Griff, believe it or not I am almost speechless  

Those steaks looked perfect


----------



## Bill The Grill Guy (Sep 17, 2006)

Man, what a great weekend for Beef growers and the maker of Wolfe Rub.  Way to go my brother.


----------



## Nick Prochilo (Sep 17, 2006)

Puff said:
			
		

> Griff, believe it or not I am almost speechless
> 
> Those steaks looked perfect



Yeah.......................right!


----------



## LarryWolfe (Sep 17, 2006)

Great looking steaks Griff!!!  Glad you liked the Bold!


----------



## Captain Morgan (Sep 17, 2006)

Griff, perfect job of cooking!


----------



## john pen (Sep 17, 2006)

Griff....I aint got the words....sniff...It looks beautiful !


----------



## ScottyDaQ (Sep 17, 2006)

Yum! Good job!


----------



## Unity (Sep 17, 2006)

That's why I picked him for a friend. There's always good eats at Griff's house.   

--John  8) 
(Like our Sooner friend says, "You got a good do on the meat!")


----------



## Green Hornet (Sep 17, 2006)

doesn't get much better than that! :P


----------



## Nick Prochilo (Sep 17, 2006)

Unity said:
			
		

> That's why I picked him for a friend. There's always good eats at Griff's house.
> 
> --John  8)
> (Like our Sooner friend says, "You got a good do on the meat!")
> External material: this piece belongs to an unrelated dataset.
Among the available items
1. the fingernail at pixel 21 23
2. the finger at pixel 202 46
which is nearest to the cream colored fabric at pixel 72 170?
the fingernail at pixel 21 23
But damn, the ride home is a long one!


----------



## Unity (Sep 17, 2006)

Nick Prochilo said:
			
		

> Unity said:
> 
> 
> 
> ...


That's why we put all our purchases on an Alaska Airlines flyer-miles card.   

--John  8)


----------



## Finney (Sep 17, 2006)

Griff, that steak looked great.  I wants me some.


----------



## Cliff H. (Sep 17, 2006)

Very nice looking beef Griff.  Great looking grill marks.  I have not aquired that skill just yet.


----------